Recognize that guy in the “clown” costume? Yep, that’s me in the 2007 Sam Sheppard made-for-TV film entitled RUFFIAN. I’m in the role of Lucien Laurin, the French jockey who trained Secretariat. I never saw this film.  Actually there are about 8 films I've been a part of that I've never seen.  

I only recently came upon this wardrobe shot of me in the character of Laurin.  When I performed the role I forgot what my wardrobe looked like.  My God, how could I have forgotten it?! I do remember that I was hurried into wardrobe, photographed, then ushered to the set.  I suppose that was because I was wearing it.  I really didn’t see it.

When I recently came upon this shot, I gulped.

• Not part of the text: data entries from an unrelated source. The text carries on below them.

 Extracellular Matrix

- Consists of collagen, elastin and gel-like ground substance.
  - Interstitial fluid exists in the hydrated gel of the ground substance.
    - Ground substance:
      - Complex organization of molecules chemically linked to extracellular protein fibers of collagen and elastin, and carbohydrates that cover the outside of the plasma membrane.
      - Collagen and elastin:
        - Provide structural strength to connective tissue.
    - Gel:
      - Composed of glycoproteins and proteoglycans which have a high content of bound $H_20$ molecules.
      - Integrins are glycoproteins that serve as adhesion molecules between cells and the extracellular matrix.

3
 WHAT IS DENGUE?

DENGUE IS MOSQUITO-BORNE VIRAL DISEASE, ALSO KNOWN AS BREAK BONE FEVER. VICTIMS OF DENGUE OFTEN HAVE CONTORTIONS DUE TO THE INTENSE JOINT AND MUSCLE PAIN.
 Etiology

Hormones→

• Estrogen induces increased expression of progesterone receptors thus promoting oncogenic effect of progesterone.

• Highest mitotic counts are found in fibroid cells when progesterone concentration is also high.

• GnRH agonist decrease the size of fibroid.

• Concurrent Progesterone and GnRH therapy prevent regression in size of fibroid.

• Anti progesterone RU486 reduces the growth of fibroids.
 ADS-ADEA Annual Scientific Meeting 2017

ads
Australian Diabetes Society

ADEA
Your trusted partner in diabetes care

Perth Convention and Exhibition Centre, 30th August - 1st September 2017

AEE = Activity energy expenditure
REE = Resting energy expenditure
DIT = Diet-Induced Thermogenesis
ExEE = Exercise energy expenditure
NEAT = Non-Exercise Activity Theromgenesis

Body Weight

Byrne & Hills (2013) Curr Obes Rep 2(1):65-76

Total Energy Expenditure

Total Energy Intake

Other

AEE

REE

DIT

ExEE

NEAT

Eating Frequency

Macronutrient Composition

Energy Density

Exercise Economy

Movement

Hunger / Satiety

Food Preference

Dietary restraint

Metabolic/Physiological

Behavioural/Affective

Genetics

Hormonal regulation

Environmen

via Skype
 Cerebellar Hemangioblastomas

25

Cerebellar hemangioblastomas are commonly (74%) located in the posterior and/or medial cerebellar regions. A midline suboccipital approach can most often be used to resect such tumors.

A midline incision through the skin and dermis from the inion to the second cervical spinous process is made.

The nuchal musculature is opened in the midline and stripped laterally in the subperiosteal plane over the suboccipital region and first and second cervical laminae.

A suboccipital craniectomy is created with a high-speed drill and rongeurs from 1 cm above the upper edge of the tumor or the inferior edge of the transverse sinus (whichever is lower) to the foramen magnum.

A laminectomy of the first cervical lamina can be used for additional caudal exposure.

I don’t remember being casually photographed, but I do remember being photographed by the wardrobe mistress. Cast members don’t usually get copies of these production shots and I certainly didn’t request one. 

In 2010 Disney Productions released its feature film SECRETARIAT which starred John Malkovich as Lucien Laurin. The few snapshots of Malkovich in the role of Laurin show a very sedate, quietly dressed Laurin. Hmmm! Maybe someone on the Disney crew didn’t do their research.

My outfit would have surpassed anything being worn in a production of “Guys and Dolls”. I researched Laurin and found that he often wore plaid pants. But I never saw any pictures of him in a plaid coat. He did nevertheless have a very blind eye when it came to color matching. All I could say about his color matching was “AGAAH!” Some of the outfits he appeared in were painfully mismatched.

I remember that the costumer's name on RUFFIAN was Peggy. Let's see. How can I put this, Peggy?  How about "AGAAH!"


Saturday, September 7, 2013


 An anniversary will soon be upon us .. not one that we will commemorate, but one that we will greet with loathing and disgust.

Who will ever forget that beautiful Tuesday morning -- September 11 2001?   I know I won't.

I was enroute to work while tuned in to WJBO's morning anchors Kevin Meeks and Matt Kennedy.   Kevin reported that a small plane had just crashed into one of the World Trade Center towers.   After a few minutes of discussion Matt then reported that another plane had crashed into the other tower.   Kevin said “these are no accidents.”  How right he was.

When I got to work televisions were ablaze in most of the offices.   Staff members were silently keeping vigil.  No one spoke a word.  No one could believe what was happening.  

News reports expanded to include the Pentagon and the Pennsylvania crashes.  More disbelief.   Then it was reported that one of our newest staff members was on her cellphone speaking to her husband who was in the top floor restaurant of one of the towers.  He told her he loved her, then said he had to find a way out.  She would never see or hear from him again.  A few days later she would be interviewed by NBC Television.

As national news media throughout all networks frantically dealt with this enormous evil event, citizens of the world's greatest superpower would be paralyzed with collective shock and horror.    Who could be so deranged and audacious as to attack the world’s superpower knowing that reprisals would be swift and harsh. 

And indeed we all came together with one United Front.  Stars and stripes began appearing on buildings, at homes, on cars.  In spite of our many social, religious and political differences, we would ALL ban together as one….
… service now to a new cause…

….that of defending our great homeland.

While we vow to never forget this evil deed,  we must be even more resolute in dealing with its implied future threats -- terrorism and the evil intentions of others.   The only forces that can succeed in confronting these threats are GOODNESS and VIRTUE provided these forces are WELL-armed.  

AND … we must NEVER FORGET what our enemies are capable of.